И, понизив голос, словно подкрадываясь с другой стороны, он с той страстностью, которая его никогда не покидала, стал говорить о своем деле, которому он служил денно и нощно и которое является великим делом и только по несчастному стечению обстоятельств доверено убогой душе или, вернее, душе, пришедшей в убожество от испытанных ею унижений. Он говорит возбужденным шепотом, словно передавая государственные тайны:
— Победы свободной мысли они все равно не в силах задержать. Для всех народов уже сияет провозглашенная великими умами свобода, только нам закрывают к ней доступ. Но я сделаю разоблачения, я теперь занят этим. Ты заметил, как Мунка «парнес» сам не свой от страха, он даже спать не может. А отец твой, — я недавно его встретил, — тоже совершенно осунулся.
— Это из-за изгнания, которое нам угрожает, — заметил Давид.
Последовавшая за этими словами выходка Гиршля ошеломила его, хотя, в сущности, по опыту прежнего времени, он мог ожидать чего-нибудь подобного.
— Нет, это они боятся меня. Всякая неправда мстит за себя, а значит, и неправда, причиненная одинокому, беззащитному учителю. У всех у них совесть нечиста передо мною. Да, теперь обнаружились такие дела, такие злоупотребления! Я собираюсь разоблачить их.

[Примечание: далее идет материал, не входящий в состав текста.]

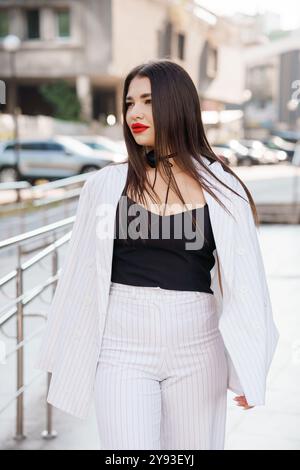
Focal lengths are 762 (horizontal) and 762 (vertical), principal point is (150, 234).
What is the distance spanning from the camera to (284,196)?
16.0 m

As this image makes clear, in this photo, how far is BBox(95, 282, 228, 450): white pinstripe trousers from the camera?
6.29 ft

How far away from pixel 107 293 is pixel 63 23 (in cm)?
3233

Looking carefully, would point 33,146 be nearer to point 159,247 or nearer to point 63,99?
point 63,99

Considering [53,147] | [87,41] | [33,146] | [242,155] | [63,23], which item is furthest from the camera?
[63,23]

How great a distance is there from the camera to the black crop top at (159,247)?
193 centimetres

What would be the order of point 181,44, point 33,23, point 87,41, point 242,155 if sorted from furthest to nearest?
point 181,44
point 33,23
point 87,41
point 242,155

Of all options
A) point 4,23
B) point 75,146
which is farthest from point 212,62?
point 75,146

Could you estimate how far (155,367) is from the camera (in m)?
1.93

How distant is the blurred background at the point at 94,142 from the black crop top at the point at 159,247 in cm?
39

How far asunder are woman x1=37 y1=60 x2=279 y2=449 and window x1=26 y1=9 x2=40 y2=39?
1273 inches

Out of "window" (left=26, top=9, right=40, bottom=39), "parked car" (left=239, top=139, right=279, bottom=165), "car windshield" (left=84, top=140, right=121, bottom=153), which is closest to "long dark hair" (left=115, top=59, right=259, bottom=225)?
"car windshield" (left=84, top=140, right=121, bottom=153)

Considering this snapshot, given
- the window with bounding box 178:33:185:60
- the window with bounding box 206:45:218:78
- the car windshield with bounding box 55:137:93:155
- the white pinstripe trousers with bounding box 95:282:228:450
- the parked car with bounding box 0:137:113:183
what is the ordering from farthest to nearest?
1. the window with bounding box 206:45:218:78
2. the window with bounding box 178:33:185:60
3. the car windshield with bounding box 55:137:93:155
4. the parked car with bounding box 0:137:113:183
5. the white pinstripe trousers with bounding box 95:282:228:450

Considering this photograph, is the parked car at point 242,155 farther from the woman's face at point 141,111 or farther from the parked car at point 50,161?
the woman's face at point 141,111
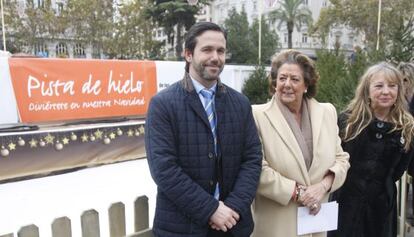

Ювелир Яков Кралик — мой приятель, его выберут старшиной, и тогда настанет мое время.
— Это будет пришествие Мессии, — сказал Давид.
Не замечая иронии, Гиршль с восторгом повторил:
— Да, пришествие Мессии.
Давид с грустью задумался над миром призраков, в котором жил Гиршль. Как несокрушим этот мир!
Недавно разбогатевший ювелир, партия которого все больше усиливала свое влияние, разумеется, так же мало станет заботиться о Гиршле, как и прежние старшины. Школа Гиршля никого не интересовала. Это было давно решенное дело и никого оно не волновало, кроме самого Гиршля. Его мнимые противники отделывались от него небрежными жестами, они даже не считали его врагом, заслуживающим внимания, но именно в этом он не хотел сознаться. Он был убежден, что его ненавидят, что всюду, где он появляется, он вызывает возбужденное сопротивление, что борьба из-за его школы стоит в центре всех общинных дел и если не является сама по себе мировым событием, то, во всяком случае, символом, отражением нового времени в стенах гетто. Это обычное явление на еврейской улице, что всякий кажется себе центром мироздания. Но ни у кого воображение не работало столь упрямо, как у Гиршля, освещая все искусственным светом, так что действительные отношения казались совершенно неуловимыми. «Может быть, мало кому это в такой степени нужно, как убогому учителю, которого все презирают! — думал Давид. — Он слабый, измученный человек, но разве эти слабые не являются худшими из всех?»
И особенно противно было Давиду, что перед лицом бедствия, угрожающего его народу, Гиргаль думал только о собственной вражде к старшине и к его отцу.
— Наверное, проведут тебя в совет, — приставал к нему Гиршль. — Мне стоит сказать только слово. А ты будешь тогда защищать мои интересы, как ты мне неоднократно обещал?
«Против родного отца», — подумал Давид и улыбнулся, так как нашел хорошую отговорку.
— Да ведь меня не пустят…
— Я знаю, — поспешно прервал его Гиршль. — Вот именно об этом я и хотел сказать. Недостает одного условия. Ты должен жениться. Пока существует это варварское правило, что нельзя забирать в совет неженатых…
Давиду скоро должно было исполниться девятнадцать лет, и он давно уже достиг того возраста, когда родители и добрые знакомые подыскивают молодому человеку подходящую невесту. Таков был еврейский обычай.
Гиршль продолжал приставать к Давиду:
— Тебе все равно уже пора. Тебя несколько раз видели с христианской девушкой.
Положение становилось серьезным. Очевидно, замечание Гиршля о том, что Давид занимается до рассвета, было не так невинно. Давида охватил мрачный гнев. Кто смеет мешать его счастью? Кого это касается? Горе тому ревнителю веры, который станет на его пути к Монике, ко всему, что было хорошего и успокаивающего в его мучительной жизни!
— А вам это не нравится? — упрямо спросил он.